The dataset was obtained by a random forest model (RF) based on measured NO3-N and TP concentrations between the years 2000 and 2019. The data was requested or where available downloaded from official websites of the Federal States or River Basins. Different variables for NO3-N and TP were finally considered in the models to produce the RF, like discharge, land use, day of the year.
The following data is found in the data download zip file:
Dataset as csv: Dataset of predicted daily nutrient concentrations for NO3-N and TP for 150 monitoring stations along 60 German rivers.
Figures as pdf: Comparison of predicted values based on different distributions (mean and mode) for annual cycles of NO3-N and TP concentrations and loads for 150 locations along 60 rivers in Germany.
Coding of monitoring stations as csv: The basic step for the analysis was finding pairs of gauges and water quality stations.
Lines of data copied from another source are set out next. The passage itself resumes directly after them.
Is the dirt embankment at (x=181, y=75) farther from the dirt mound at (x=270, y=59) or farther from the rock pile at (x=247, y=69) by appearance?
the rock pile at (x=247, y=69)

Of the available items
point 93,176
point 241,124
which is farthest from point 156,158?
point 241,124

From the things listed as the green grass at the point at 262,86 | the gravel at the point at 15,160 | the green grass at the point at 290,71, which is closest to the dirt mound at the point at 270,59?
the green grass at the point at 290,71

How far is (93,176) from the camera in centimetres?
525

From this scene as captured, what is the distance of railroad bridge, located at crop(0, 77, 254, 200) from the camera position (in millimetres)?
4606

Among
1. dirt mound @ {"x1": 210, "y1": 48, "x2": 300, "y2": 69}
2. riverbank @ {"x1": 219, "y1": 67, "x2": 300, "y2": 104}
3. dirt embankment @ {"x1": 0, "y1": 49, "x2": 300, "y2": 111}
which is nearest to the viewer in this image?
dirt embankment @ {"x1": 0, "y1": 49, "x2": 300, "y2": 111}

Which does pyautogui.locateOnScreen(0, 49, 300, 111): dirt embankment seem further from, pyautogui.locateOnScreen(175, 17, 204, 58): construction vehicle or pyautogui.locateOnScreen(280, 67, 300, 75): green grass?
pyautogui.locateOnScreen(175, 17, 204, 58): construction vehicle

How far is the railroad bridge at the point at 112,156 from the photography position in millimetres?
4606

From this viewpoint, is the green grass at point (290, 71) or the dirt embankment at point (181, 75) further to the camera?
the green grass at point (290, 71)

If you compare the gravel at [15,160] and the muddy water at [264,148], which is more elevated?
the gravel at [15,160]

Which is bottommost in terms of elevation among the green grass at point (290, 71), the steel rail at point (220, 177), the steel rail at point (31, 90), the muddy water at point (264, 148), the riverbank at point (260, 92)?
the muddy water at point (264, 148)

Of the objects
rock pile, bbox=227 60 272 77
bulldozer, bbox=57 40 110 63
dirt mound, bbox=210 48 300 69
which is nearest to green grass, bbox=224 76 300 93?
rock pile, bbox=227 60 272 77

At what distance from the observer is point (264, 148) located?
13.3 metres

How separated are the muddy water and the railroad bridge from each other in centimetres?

These pairs were then coded and used in the model as ID. This coding file contains the names of monitoring stations and gauges for each ID as well as the number of NO3-N, TP concentrations, discharges and years applied.
Variable importance as figure and explanation as csv: Several RF variants with different sets of variables were built. Starting with 11 variables and iteratively considering which were most important. Variables are explained in a csv and their importance for each variant is shown in the figure.
Random Forests for TP and NO3-N as R.data: The best performing Random Forests for NO3-N (variant 7) and TP (variant 1) are stored as R.data files for further application.